Point72 Ventures led Incognia’s latest funding effort, according to a company press release. The company focuses on user authentication and fraud prevention on mobile applications in FinTech, cryptocurrency, gaming, delivery and social media, the release said.
Incognia said identity fraud losses hit $52 billion and affected 45 million U.S. adults in 2021, citing information from Javelin Strategy and Research, with new account fraud increasing 109% and account takeover losses increasing 90%. Social engineering is now responsible for more than 80% of the fraud losses in the U.S.
Incognia said it uses anonymized location behavior to create a frictionless user experience with maximum security.
“Today’s authentication and fraud detection solutions aren’t working for the user, or for businesses, and the market is looking for more innovative technologies,” said André Ferraz, founder and CEO of Incognia. “We’re emerging as the global location identity leader, effectively combating the increasing fraud on mobile around the world.

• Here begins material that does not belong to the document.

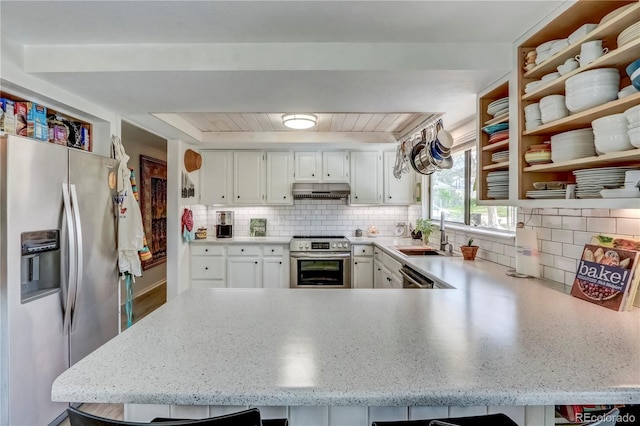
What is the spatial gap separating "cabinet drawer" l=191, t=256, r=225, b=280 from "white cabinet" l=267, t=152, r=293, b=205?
1080mm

“We’re dedicated to enabling our customers to deliver frictionless mobile experiences without compromising security and privacy.”
PYMNTS recently found that banks and businesses contend with a huge array of fraud threats, with various forms of identity fraud comprising some of the most widespread techniques.
Related: PYMNTS Intelligence: Leveraging Behavioral Analytics To Counter Identity Fraud
A recent study found that stolen identities were the top fraud threat faced by financial institutions (FIs) over the past year at 55%, with synthetic identities taking second place at 44%. While the former method involves fraudsters stealing the identities of real people, the latter sees bad actors constructing new identities out of whole cloth.
Synthetic identity fraud has no theft victims to notify organizations of fraudulent applications or purchases made in their names, leaving companies reliant on their own security systems to catch it. This type of fraud costs organizations up to $20 billion per year, and traditional identity verification solutions miss up to 95% of synthetic identity fraud instances.